_Passage given:_
Denote $<\beta, \alpha> := \frac{2(\beta, \alpha)}{(\alpha,\alpha)}$.  Then $<\beta, \alpha>\in \Zz$ for all $\alpha, \beta \in \Delta$, and $r_{\alpha}(\beta)=\beta-<\beta,\alpha>\alpha$.

\renewcommand{\descriptionlabel}[1]{\hspace\labelsep #1:}

\begin{description}

\item[Step I]  Let $\alpha, \beta$ be nonproportional roots.  If $(\alpha, \beta)>0$, then $\alpha-\beta$ is a root.  If $(\alpha,\beta)<0$, then $\alpha+\beta$ is a root.

\item[Proof]
If  $(\alpha, \beta)>0$, then both $<\alpha, \beta>$ and $<\beta,\alpha>$ are positive.  By Cauchy's inequality, $$<\alpha, \beta><\beta,\alpha>=\frac{4(\alpha, \beta)^2}{(\alpha,\alpha)(\beta, \beta)}< 4, $$
where the inequality is strict since  $\alpha$ and $\beta$ are nonproportional roots.  Hence, at least one of $<\alpha,\beta>$, $<\beta,\alpha>$ equals 1.  If $<\alpha,\beta>=1$, then $r_\beta(\alpha)=\alpha-\beta\in \Delta$; similarly, if $<\beta, \alpha>=1$, then $\beta-\alpha\in \Delta$, hence $r_{\beta-\alpha}(\beta-\alpha)=\alpha-\beta \in \Delta$.

_Stated task A:_
Copy out the records from the line containing "Is (406,231) further" through the final line of the records, with both ends included.
The passage and the records have no connection to each other.

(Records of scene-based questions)
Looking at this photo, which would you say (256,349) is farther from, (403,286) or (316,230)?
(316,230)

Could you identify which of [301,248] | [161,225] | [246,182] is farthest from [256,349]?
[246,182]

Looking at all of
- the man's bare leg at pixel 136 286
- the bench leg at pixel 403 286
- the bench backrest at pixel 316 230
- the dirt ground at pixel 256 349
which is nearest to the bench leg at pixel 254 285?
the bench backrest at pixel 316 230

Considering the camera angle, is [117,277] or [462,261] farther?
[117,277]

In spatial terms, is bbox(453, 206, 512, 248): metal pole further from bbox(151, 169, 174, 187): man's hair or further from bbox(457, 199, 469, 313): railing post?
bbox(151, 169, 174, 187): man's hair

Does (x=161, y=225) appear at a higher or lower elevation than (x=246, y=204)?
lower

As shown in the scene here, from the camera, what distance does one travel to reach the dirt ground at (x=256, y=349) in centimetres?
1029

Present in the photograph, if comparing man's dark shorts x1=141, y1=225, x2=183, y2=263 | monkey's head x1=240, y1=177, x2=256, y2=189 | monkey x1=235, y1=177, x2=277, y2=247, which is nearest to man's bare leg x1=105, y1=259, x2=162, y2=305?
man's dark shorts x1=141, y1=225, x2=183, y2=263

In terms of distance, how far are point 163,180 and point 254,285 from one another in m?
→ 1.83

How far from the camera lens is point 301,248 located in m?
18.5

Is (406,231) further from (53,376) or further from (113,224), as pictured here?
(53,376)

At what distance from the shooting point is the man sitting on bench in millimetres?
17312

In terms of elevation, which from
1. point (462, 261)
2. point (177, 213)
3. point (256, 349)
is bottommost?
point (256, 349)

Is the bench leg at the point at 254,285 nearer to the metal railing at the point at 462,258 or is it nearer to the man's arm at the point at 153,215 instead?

_Stated task B:_
Answer these questions on the passage about roots:
(i) By what inequality is the product of <α, β> and <β, α> shown to be less than 4?
(ii) According to Step I, what is a root when (α, β) < 0?
(iii) Why is that inequality strict?

_Result A:_
Is (406,231) further from (53,376) or further from (113,224), as pictured here?
(53,376)

At what distance from the shooting point is the man sitting on bench in millimetres?
17312

In terms of elevation, which from
1. point (462, 261)
2. point (177, 213)
3. point (256, 349)
is bottommost?
point (256, 349)

Is the bench leg at the point at 254,285 nearer to the metal railing at the point at 462,258 or is it nearer to the man's arm at the point at 153,215 instead?

_Result B:_
(i) Cauchy's inequality
(ii) α + β
(iii) Because α and β are nonproportional roots.